■ **Quoted passage**:
--- START ---
# Sublimation printing on t shirts



## RHG (Nov 2, 2020)

hi guys, I am brand new to sublimation, I have a brand new epson Ecotank ET-15000 with inktec sublinova smart ink bought at inkexpress the thing is that I am doing mugs and t shirts, I am using a HR sublimation paper, the thing is that by using the same ink, paper and printer my mugs are quite but I mean quite vibrant the colours and customers love it but the t shirts are not vibrant at all even though i am using same configuration, same HR sublimation paper, same and correct ICC profile, printer, how can mugs be vibrant and t shirts are not, I mean the colours on the t shirt are there but not dark / vibrant enough.

I am thinking that it could be the t shirt quality or maybe my heat press, the t shirts are 100% polyester but are quite but quite thing, kids t shirts and you can see through them but again, I am brand new to all this, can anyone please point me in the right direction, what am I doing wrong, I am using photoshop CS5, thanks


----------



## splathead (Dec 4, 2005)

Your profile for mugs should be different than your profile for shirts. Is it?

Post a picture of your shirts.


----------



## RHG (Nov 2, 2020)

splathead said:


> Your profile for mugs should be different than your profile for shirts. Is it?
> 
> Post a picture of your shirts.


thanks a lot my friend, I use the same ICC profile, it was custom made by a company called cityinkexpress and I believe is for everything, I don't know what I am doing wrong, closed to give up on this, here there is a photo attached, thanks a lot again.


----------



## TABOB (Feb 13, 2018)

Watch this video.
His English is not so good, but it's the only realistic demo of how to get reasonable results from a crappy heat press.


----------



## splathead (Dec 4, 2005)

I can't tell from the picture, but there are 2 basic types of 100% polyester shirts. Jersey knit (feels like a cotton t-shirt) and ones that look and feel silky & shiny. Colors on jerseys won't pop as much as on the other.


----------



## ameliaemma (Nov 19, 2020)

design printing in shirts different then mug Please share picture of your shirts.


----------



## RHG (Nov 2, 2020)

hi guys, thanks a lot for all your help, the problem was the t shirts, I bought the same brand of t shirts twice and they do not work at least for me, I have changed the t shirts to ones a bit more thicker and 95% polyester and the colours are popping out now like crazy, I have never seen colours so vibrant so hopefully that is a fix, thanks a lot again.


----------



## Invento (Mar 10, 2020)

What worked for us was to rent an X-Rite i1Studio Spectrophotometer, was like $50 and then do a custom ICC profile for each product. Takes about an hour but made all the difference for us since we are using pretty cheap everything.


----------
--- END ---
■ **Dataset entries**:
--- START ---
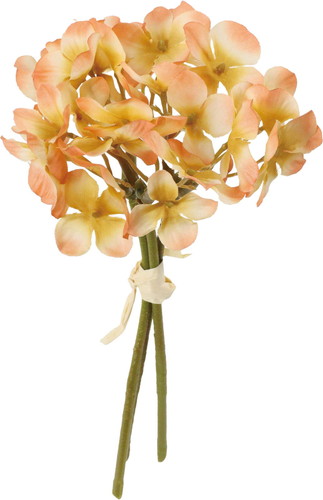 クレールアジサイバンドルの画像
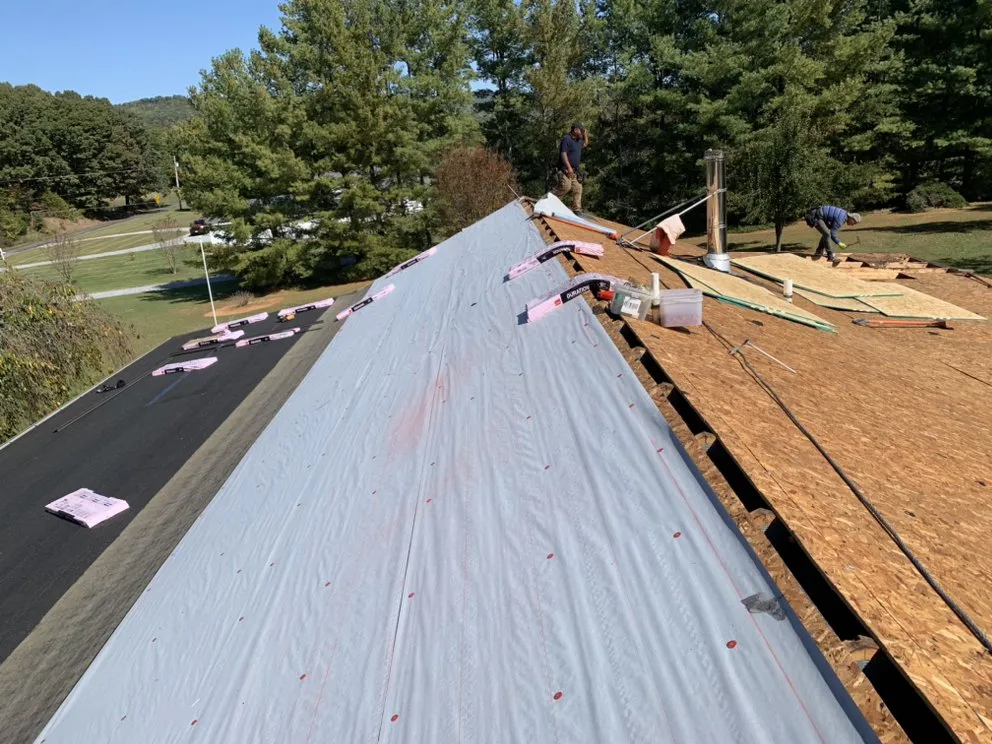 Slide of Santiago Home Improvement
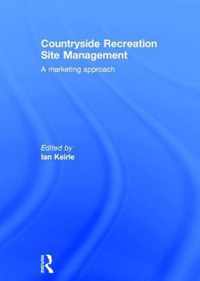 Countryside Recreation Site Management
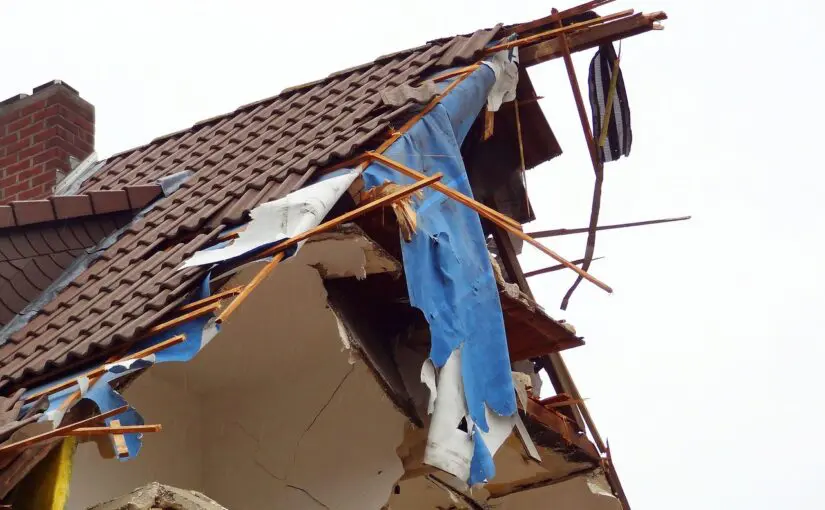 fixing water leaks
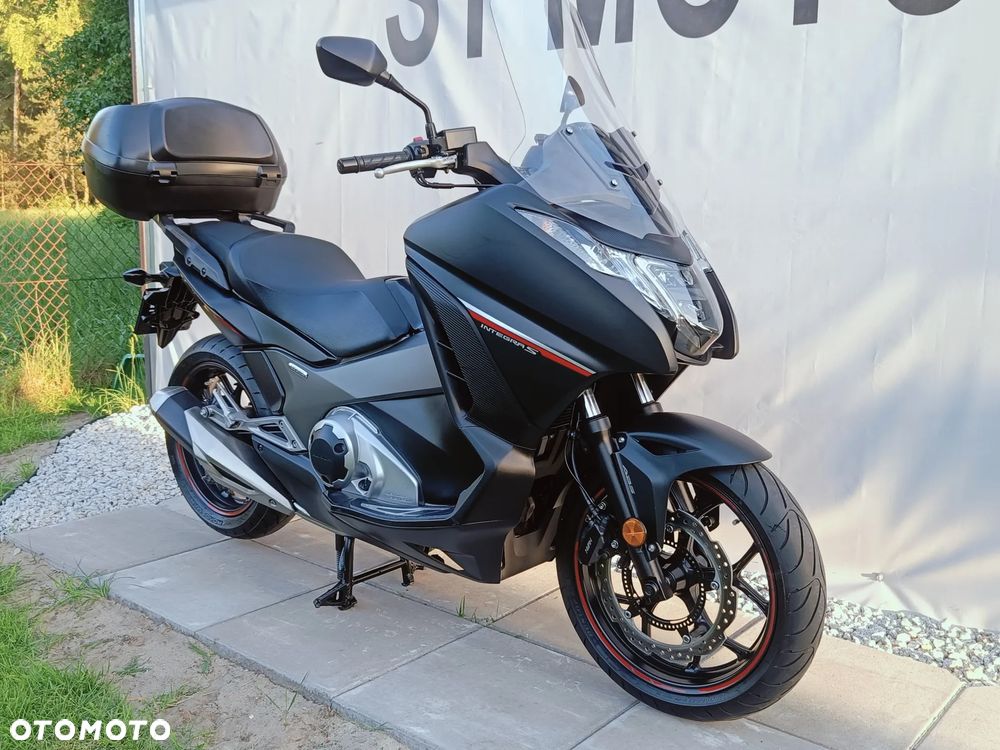 Honda NC - 1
--- END ---
■ **Problem to solve**:
Copy out the part of the sublimation forum thread that opens with the words containing "I can't tell" and closes with "share picture of your shirts.", substituting "smooth & glossy" for "silky & shiny". Work only from the sublimation forum thread, not the records.

■ **Solution to the problem**:
I can't tell from the picture, but there are 2 basic types of 100% polyester shirts. Jersey knit (feels like a cotton t-shirt) and ones that look and feel smooth & glossy. Colors on jerseys won't pop as much as on the other.


----------



## ameliaemma (Nov 19, 2020)

design printing in shirts different then mug Please share picture of your shirts.